FOR 10 years, Megan Grieves went to the GP more than 30 times looking for answers.
A decade later, the mother was left with a giant crater on her leg after doctors dismissed her concerns as “scaly skin” and psoriasis.
The now 36-year-old said it was her late grandmother, June Evans, 69, who first raised concerns about a small freckle on her left leg.
And she credits June with “saving her life” – after pushing her for answers.
Megan claims her growing wart passed as dry skin at every checkup and was prescribed moisturizing creams to treat the scaly area on her shin.
And despite the mole growing to the size of a dime over the decade, the assistant professor claims she continued to receive other ointments to treat a bout of ‘psoriasis’.

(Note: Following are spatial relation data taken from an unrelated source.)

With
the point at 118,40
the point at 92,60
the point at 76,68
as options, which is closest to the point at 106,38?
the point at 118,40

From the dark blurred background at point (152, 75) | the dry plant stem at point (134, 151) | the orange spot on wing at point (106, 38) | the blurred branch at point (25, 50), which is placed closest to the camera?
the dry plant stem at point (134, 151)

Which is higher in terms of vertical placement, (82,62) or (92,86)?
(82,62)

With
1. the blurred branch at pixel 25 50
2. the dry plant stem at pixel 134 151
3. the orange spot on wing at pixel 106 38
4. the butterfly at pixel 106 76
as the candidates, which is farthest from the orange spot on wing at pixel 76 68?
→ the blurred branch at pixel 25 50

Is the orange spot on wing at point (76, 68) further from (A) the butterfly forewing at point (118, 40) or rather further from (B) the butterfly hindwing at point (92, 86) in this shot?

It was only when June pushed for a diagnosis and Megan was seen by another family doctor that she was referred to a dermatologist.
In September 2016, aged just 28, Megan was diagnosed with melanoma – the deadliest form of skin cancer.
As time went on, my mole became flakier and flakier. It started from the size of a large freckle and reached the size of 10p.
Megan suffers
Megan then underwent two surgeries to remove the cancerous spot and check that the disease had not spread to her lymph nodes.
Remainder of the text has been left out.